Okunacak metin
....................
CHP’yi örnek olarak kullanıyorum ama bu fantezinin solun büyük kısmın etkilediğin de söylemeden geçmek istemiyorum. Burada da aklıma, AKP’yi tüm kültürel özelliklerinden, liderliğinin siyasi projelerinden soyutlayıp, onu yalnızca neo-liberalizmin ajanı olarak gören mücadele hattı geliyor

AKP ile ilgili yanılsamalar üzerine bir not

> ERGİN YILDIZOĞLU

AKP geride kalan on yılda hemen her seçim döneminde canlanan bir fantezi var. Bu fantezi bugüne kadar, CHP ve sol muhalefetin enerjisini boşa harcamasına, AKP’nin güçlerini muhafaza etmesine yardımcı oldu. Bu fantezi bu kez de hem de bu kadar kritik bir seçimde yeniden canlandı.

Bu fanteziyi en iyi, kendini tüm boyutlarıyla sergilediği, bundan en çok etkilenen CHP kanadında izlemek olanaklı. Ama ‘sol’un da genel olarak bu fanteziden muaf olduğu anlamına gelmiyor. Bu noktada, bu yazının dışında bırakacak olsam da, aklıma “Anti kapitalist Müslümanlar” denen şeyin yarattı iyimser hava ve umutlar geliyor.
....................
Verilen malzeme
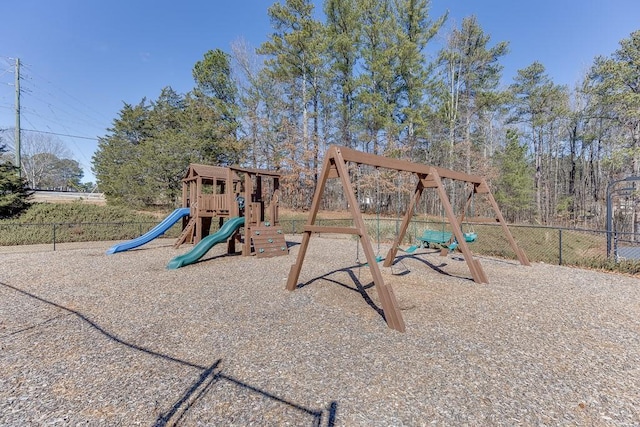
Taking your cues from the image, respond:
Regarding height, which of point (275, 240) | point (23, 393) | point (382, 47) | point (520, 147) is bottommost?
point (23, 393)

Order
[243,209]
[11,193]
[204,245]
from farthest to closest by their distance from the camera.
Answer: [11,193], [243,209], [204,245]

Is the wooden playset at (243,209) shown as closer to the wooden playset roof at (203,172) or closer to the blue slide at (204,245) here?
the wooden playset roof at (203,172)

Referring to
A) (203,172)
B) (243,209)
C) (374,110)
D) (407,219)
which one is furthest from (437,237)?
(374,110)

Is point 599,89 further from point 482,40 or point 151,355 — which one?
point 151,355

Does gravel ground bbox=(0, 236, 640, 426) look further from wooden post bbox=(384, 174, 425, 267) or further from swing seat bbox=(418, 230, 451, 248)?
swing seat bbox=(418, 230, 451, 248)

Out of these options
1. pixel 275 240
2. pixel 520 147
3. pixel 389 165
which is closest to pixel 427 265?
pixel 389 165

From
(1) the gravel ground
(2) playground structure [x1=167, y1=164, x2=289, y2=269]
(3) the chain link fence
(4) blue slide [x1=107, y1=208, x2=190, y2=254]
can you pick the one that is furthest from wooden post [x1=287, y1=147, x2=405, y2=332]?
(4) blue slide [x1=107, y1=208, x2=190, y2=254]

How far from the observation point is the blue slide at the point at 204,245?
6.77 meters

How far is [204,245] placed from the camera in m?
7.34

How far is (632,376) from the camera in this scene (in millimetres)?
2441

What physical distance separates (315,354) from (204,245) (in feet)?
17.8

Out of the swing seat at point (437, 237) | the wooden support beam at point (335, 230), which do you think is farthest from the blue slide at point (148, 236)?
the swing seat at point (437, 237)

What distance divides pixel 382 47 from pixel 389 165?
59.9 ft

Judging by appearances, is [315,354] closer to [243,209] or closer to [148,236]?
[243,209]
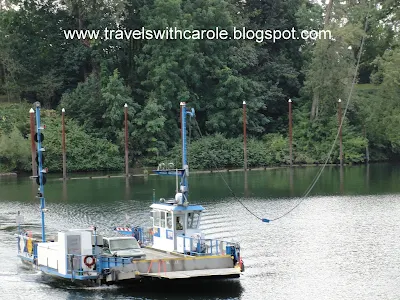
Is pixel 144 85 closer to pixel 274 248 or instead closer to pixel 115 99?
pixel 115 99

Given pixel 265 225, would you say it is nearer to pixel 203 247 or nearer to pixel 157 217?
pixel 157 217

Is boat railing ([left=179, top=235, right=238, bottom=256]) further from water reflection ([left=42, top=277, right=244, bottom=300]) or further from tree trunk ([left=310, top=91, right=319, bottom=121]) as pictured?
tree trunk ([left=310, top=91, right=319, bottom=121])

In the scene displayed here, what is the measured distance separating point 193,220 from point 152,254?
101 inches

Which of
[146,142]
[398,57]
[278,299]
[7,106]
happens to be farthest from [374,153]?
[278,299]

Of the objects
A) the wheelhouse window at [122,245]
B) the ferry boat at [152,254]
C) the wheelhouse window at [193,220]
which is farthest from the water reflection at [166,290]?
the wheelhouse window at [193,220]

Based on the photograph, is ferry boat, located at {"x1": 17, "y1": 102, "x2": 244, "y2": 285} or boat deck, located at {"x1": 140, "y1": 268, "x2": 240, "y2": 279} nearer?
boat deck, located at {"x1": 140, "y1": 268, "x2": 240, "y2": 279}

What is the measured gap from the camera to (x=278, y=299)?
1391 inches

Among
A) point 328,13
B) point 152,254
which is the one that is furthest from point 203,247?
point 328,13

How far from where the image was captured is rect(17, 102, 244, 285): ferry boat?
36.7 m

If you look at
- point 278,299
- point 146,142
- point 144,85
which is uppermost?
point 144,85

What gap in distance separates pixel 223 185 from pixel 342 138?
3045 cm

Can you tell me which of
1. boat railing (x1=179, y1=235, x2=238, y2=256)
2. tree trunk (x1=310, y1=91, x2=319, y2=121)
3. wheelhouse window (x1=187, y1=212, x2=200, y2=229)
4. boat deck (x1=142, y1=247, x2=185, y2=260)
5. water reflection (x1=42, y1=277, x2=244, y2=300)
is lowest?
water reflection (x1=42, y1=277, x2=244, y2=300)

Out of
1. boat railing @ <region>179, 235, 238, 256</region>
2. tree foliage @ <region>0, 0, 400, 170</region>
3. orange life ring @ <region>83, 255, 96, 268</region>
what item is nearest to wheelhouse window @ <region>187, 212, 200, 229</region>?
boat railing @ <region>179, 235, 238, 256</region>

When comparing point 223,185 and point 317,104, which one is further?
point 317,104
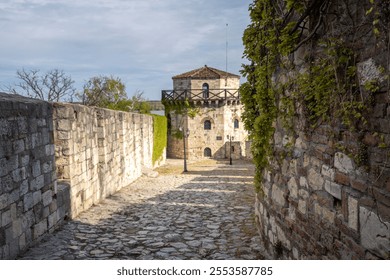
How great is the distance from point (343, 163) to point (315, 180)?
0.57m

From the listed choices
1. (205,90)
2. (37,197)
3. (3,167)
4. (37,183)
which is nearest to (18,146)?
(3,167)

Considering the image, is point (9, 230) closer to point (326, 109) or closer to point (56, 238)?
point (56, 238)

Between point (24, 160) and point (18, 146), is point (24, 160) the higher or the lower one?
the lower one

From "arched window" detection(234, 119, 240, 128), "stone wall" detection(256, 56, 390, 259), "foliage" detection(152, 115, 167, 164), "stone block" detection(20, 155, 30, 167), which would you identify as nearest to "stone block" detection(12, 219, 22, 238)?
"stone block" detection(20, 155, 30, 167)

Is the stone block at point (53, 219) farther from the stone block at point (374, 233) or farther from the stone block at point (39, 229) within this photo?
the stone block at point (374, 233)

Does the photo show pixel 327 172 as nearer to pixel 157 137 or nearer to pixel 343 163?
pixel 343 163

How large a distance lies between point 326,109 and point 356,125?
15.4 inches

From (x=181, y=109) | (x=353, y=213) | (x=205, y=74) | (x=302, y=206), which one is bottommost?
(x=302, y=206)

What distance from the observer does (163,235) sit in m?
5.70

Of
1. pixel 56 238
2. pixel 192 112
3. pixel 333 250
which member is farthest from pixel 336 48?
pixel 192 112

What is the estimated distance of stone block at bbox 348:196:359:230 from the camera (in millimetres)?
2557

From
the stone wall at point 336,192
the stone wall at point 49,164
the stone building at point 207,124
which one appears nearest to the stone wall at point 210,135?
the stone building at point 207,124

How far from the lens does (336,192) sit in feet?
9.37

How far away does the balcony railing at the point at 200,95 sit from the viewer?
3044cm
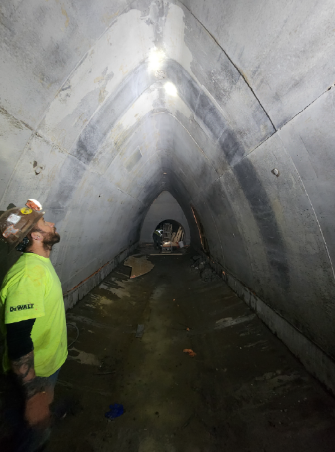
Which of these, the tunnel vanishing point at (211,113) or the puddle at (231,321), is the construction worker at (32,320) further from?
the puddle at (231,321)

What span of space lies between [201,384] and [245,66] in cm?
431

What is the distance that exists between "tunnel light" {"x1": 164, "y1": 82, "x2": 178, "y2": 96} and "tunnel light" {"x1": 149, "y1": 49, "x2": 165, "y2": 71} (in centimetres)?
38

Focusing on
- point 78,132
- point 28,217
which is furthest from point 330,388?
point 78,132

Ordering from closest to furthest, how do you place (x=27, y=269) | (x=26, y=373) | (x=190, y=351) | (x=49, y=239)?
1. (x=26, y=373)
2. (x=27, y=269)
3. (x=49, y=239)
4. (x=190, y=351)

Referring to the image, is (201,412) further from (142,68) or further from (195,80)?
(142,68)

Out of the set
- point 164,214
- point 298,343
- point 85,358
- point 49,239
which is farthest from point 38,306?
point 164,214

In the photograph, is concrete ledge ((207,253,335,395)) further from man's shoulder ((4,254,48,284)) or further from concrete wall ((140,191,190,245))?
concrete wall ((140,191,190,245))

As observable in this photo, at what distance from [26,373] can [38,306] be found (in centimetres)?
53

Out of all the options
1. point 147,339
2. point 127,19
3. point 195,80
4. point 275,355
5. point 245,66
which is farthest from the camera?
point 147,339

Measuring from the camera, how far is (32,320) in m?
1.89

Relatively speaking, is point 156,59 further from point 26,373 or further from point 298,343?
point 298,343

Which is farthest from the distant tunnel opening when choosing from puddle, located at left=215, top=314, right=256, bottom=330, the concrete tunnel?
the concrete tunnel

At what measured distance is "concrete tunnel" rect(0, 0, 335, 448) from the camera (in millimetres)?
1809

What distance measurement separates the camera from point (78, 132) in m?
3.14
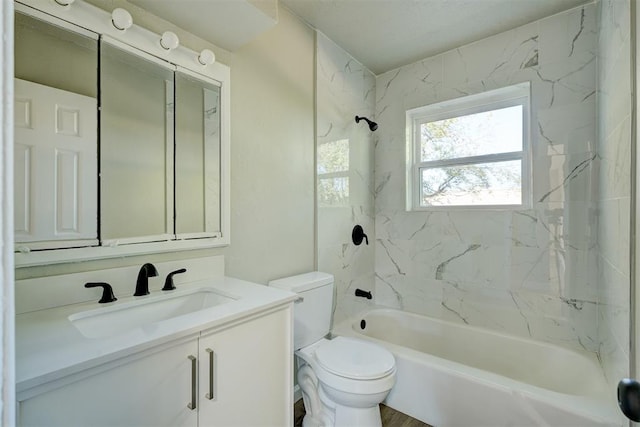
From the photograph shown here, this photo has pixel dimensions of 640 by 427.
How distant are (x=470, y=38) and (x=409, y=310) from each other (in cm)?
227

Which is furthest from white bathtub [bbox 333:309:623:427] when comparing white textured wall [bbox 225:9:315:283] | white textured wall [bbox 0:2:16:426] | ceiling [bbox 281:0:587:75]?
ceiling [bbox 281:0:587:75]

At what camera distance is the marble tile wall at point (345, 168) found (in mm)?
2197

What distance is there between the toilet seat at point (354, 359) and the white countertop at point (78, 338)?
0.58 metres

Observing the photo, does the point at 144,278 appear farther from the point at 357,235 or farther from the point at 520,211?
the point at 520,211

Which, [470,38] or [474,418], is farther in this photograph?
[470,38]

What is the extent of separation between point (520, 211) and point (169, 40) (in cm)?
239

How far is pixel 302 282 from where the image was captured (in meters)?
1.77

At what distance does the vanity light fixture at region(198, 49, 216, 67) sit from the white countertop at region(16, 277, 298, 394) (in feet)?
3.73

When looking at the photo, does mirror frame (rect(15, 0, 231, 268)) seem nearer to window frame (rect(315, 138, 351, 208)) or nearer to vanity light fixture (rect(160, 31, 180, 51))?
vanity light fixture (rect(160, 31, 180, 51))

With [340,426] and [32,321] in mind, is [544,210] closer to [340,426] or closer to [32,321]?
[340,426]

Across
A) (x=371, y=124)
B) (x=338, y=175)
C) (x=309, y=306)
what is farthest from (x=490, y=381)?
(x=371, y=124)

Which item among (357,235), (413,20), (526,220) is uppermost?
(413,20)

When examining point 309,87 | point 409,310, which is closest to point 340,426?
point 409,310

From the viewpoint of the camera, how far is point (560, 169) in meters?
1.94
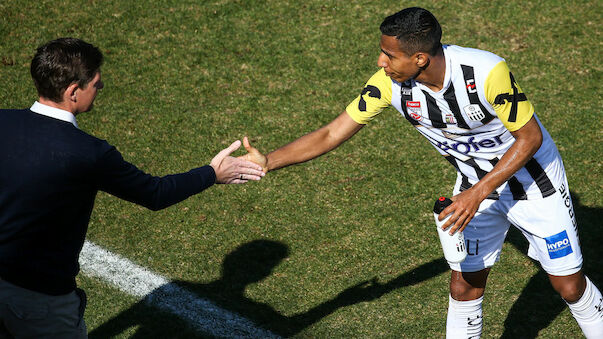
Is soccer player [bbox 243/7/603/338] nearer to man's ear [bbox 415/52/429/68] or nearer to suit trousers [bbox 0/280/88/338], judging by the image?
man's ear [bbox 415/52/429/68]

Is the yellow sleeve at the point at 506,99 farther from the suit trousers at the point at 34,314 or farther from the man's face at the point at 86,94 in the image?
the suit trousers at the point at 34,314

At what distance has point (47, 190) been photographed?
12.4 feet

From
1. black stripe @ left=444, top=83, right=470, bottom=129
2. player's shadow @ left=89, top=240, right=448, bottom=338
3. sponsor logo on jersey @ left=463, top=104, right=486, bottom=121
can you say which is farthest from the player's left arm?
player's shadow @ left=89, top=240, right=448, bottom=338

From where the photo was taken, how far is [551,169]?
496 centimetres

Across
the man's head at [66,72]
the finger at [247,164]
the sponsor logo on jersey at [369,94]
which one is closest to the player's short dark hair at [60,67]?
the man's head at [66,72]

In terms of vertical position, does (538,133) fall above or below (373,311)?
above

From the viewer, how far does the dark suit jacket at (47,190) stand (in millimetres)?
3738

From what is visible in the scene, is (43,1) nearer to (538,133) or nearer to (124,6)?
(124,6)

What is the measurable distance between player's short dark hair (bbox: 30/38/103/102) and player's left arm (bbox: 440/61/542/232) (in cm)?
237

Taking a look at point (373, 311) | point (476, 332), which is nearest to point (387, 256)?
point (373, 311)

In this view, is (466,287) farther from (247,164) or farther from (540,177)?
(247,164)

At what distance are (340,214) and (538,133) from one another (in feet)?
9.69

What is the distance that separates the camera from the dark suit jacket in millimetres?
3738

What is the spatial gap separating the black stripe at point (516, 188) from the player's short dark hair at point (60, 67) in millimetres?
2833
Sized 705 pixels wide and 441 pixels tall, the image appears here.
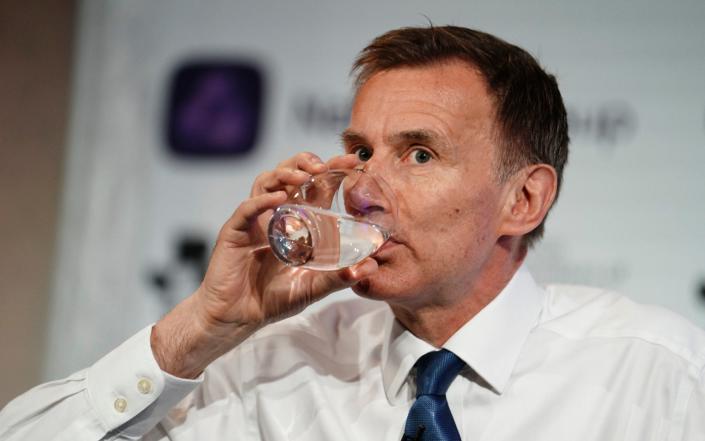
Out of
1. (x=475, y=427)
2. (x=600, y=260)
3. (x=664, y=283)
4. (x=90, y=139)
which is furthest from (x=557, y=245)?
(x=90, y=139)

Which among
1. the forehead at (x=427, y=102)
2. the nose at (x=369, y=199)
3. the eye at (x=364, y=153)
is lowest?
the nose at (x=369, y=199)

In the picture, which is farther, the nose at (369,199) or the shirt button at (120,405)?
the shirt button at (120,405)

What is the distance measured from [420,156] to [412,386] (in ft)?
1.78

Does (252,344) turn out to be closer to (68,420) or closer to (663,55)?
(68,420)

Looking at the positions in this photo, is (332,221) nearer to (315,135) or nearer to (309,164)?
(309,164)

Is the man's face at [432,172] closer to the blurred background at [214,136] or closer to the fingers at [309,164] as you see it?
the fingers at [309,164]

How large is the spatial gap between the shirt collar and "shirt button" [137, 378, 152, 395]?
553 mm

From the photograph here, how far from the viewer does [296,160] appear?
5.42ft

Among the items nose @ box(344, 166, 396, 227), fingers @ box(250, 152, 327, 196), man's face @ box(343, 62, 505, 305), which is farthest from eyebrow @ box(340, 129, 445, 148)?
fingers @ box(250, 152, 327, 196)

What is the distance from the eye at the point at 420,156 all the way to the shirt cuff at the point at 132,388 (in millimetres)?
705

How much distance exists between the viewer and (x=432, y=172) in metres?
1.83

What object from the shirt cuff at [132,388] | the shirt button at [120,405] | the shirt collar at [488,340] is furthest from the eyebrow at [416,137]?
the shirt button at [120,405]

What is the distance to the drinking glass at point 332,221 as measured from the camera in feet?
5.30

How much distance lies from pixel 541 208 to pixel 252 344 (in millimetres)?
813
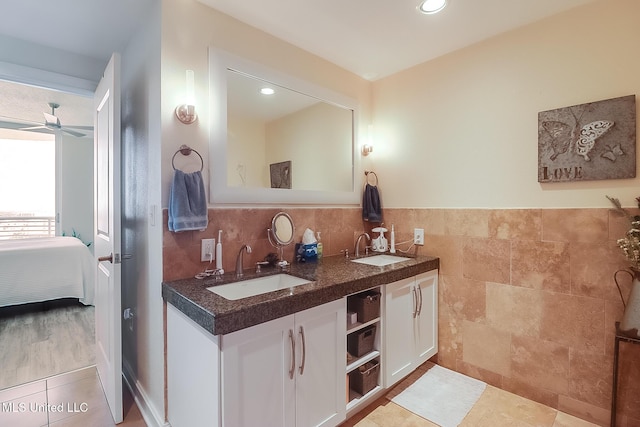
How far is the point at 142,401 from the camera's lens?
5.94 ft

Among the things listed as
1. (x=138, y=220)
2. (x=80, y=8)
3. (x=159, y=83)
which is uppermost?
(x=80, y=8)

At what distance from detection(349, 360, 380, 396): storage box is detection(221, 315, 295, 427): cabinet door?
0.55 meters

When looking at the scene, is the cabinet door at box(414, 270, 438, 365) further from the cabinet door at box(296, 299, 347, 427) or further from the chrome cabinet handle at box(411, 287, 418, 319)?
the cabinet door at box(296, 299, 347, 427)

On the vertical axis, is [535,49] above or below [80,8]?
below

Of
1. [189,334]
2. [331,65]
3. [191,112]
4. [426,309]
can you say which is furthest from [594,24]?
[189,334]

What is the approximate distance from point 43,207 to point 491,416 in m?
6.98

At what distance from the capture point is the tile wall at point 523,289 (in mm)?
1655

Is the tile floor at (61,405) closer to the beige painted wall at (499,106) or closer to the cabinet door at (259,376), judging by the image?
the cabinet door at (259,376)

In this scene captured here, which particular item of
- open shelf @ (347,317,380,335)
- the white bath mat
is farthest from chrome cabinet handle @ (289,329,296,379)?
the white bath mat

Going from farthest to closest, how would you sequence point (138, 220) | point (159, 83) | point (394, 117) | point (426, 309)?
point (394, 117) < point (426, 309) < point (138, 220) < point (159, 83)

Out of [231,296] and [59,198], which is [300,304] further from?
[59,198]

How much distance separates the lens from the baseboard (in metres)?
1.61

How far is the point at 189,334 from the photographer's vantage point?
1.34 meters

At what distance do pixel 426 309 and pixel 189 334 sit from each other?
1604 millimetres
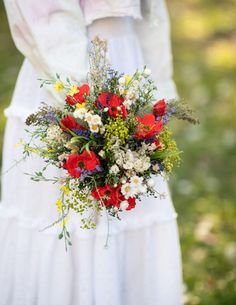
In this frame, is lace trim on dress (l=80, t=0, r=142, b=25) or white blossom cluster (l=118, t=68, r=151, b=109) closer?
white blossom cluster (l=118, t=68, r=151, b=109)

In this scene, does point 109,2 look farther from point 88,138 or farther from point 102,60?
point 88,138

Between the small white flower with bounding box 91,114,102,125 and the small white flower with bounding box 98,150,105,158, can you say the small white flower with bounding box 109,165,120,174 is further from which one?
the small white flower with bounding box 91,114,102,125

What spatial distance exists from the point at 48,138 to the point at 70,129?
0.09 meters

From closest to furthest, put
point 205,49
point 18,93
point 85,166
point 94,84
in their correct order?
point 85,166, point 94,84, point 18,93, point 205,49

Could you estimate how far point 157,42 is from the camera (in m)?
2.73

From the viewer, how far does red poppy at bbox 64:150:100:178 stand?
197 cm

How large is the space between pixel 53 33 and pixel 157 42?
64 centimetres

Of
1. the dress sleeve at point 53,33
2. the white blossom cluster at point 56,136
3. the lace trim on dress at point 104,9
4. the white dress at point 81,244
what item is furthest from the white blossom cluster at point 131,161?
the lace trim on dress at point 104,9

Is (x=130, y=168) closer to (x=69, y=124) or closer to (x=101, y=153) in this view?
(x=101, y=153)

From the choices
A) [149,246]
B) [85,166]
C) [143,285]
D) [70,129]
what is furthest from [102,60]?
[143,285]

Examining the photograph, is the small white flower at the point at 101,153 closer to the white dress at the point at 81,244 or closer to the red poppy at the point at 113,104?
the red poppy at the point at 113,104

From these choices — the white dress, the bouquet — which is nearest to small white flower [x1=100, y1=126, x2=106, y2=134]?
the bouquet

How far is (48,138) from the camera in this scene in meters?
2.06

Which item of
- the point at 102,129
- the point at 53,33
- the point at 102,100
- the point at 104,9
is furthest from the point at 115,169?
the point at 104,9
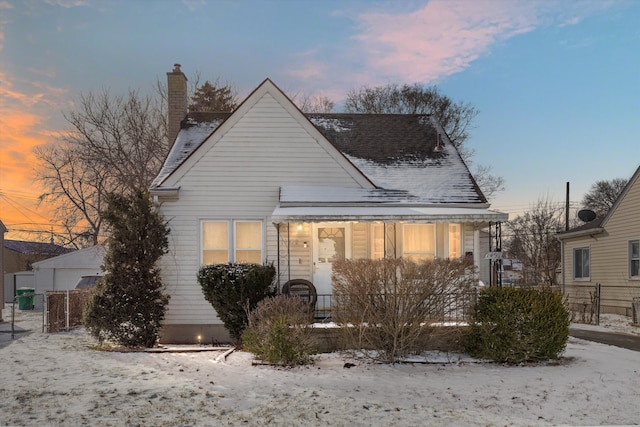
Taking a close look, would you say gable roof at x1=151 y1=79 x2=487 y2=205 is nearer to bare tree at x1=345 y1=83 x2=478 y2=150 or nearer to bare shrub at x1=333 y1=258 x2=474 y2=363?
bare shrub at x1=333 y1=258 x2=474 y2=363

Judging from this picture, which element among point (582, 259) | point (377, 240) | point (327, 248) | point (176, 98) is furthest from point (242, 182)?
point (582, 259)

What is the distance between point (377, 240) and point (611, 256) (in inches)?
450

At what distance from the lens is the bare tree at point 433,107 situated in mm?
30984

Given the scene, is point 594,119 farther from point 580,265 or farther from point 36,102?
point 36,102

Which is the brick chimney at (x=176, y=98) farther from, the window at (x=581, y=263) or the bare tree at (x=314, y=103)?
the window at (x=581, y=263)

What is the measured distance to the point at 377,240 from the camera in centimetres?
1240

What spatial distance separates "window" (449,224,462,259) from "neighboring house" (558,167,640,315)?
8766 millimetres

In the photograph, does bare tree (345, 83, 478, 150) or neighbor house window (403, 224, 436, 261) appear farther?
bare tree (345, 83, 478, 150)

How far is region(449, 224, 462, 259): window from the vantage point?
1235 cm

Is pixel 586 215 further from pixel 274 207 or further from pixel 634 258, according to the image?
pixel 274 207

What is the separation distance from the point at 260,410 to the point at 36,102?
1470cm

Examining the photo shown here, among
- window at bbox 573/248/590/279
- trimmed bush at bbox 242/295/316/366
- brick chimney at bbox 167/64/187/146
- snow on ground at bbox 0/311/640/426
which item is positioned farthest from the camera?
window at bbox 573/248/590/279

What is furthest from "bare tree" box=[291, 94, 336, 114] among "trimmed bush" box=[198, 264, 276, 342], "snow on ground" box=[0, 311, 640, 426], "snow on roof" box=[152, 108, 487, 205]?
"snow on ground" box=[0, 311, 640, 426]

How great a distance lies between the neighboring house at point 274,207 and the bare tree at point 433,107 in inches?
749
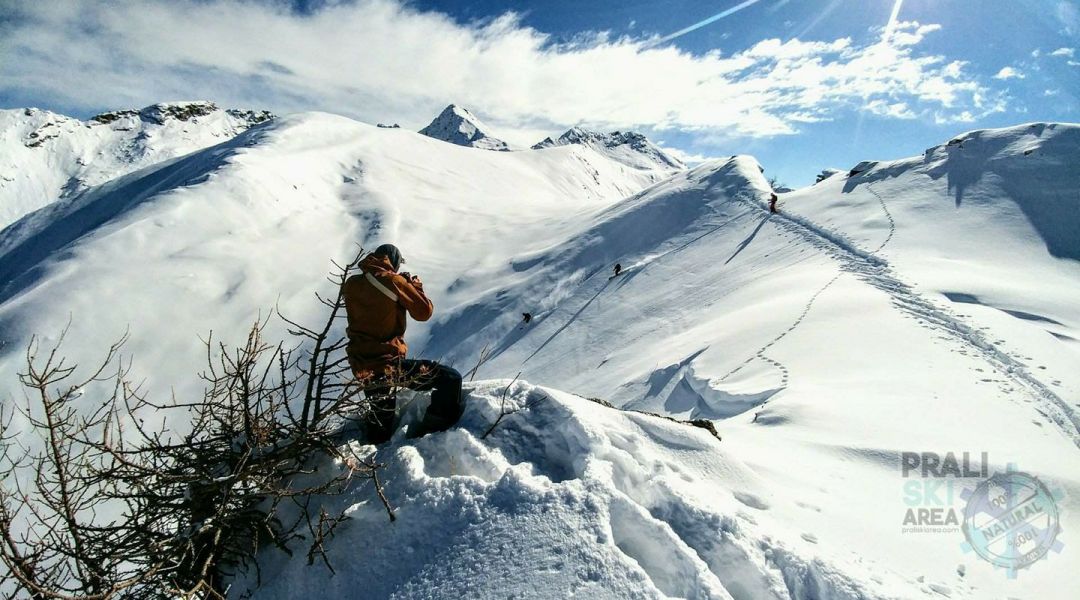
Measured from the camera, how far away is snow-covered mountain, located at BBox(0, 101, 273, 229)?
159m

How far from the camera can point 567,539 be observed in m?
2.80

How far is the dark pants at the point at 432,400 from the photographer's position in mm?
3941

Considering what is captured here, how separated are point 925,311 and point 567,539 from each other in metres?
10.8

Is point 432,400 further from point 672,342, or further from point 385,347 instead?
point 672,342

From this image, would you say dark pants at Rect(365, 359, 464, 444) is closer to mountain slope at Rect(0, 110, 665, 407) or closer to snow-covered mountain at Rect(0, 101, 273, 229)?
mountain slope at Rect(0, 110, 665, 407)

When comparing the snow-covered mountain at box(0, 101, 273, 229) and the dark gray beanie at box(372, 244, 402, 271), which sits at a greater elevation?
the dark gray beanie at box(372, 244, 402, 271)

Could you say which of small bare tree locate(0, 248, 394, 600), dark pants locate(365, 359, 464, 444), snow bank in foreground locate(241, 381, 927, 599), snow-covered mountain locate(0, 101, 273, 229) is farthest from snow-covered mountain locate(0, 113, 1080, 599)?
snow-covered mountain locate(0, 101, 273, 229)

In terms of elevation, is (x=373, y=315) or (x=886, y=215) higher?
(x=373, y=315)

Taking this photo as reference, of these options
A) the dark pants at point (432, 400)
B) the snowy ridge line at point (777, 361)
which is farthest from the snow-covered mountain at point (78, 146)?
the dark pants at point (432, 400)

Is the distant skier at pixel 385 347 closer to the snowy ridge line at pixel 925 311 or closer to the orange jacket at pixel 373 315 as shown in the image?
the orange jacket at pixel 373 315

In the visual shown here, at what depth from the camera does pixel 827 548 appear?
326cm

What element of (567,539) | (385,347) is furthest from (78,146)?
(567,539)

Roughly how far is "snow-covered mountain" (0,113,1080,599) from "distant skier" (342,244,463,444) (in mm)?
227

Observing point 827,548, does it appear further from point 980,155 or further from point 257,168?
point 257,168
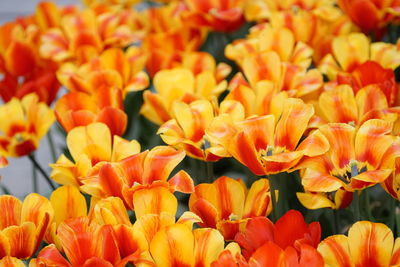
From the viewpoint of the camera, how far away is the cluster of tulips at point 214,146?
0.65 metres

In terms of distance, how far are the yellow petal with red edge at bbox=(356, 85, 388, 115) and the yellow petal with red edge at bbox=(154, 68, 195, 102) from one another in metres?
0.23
....................
İstenen görev
AKP ile ilgili yanılsamalar üzerine yazıyı, metnin son cümlesinden sonra gelecek şekilde sürdürün.

Alıştırma çıktısı
Bu fanteziye dönersem, bunun temelinde AKP’nin sıradan bir düzen partisi olduğu varsayımı yatıyor. Bu temel üzerinde de iki düşünsel yapıntı yükseliyor.

Birincisi ekonomik çıkarların seçmenin kararında belirleyici olduğuna ilişkin kaba materyalist, kapitalist gerçekçiliğin ufkunu aşamayan bu iddia AKP seçmeninin (genelde insanın) pragmatist bir “homo economicus” olduğunu var sayıyor: Eğer AKP seçmeninin ekonomik çıkarlarıyla uyumlu önerilerde bulunursak bize yakınlaşabilir. Daha kabası: “Bunlara biraz daha fazla para vaat edelim, bize oy verirler!”

Bu yaklaşımın yetersizliğini az çok hisseden CHP liderliğinin geliştirdiği ikinci düşünsel yapıntı da, “AKP seçmenine kendimizi kültürel alanda şirin gösterirsek, onların ekonomik çıkarlarını en iyi bizim savunduğumuza ilişkin iddiamız daha kolay satın alınır” inancına dayanıyor.

CHP’yi örnek olarak kullanıyorum ama bu fantezinin solun büyük kısmın etkilediğin de söylemeden geçmek istemiyorum. Burada da aklıma, AKP’yi tüm kültürel özelliklerinden, liderliğinin siyasi projelerinden soyutlayıp, onu yalnızca neo-liberalizmin ajanı olarak gören mücadele hattı geliyor.

Bu ekonomik çıkarların (taleplerin-vaatlerin), sınıfların, bireylerin tutumlarını doğrudan, belirleyebileceğine ilişkin inanç, gerçeklikte bir sonuç üretemeyen etkisiz bir propaganda hattı olmakla kalıyor. Zaten AKP de kolaylıkla bu ekonomik taleplere sahip çıkarak kendini koruyabiliyor. Bu hattın zararı etkisiz olmakla sınırlı.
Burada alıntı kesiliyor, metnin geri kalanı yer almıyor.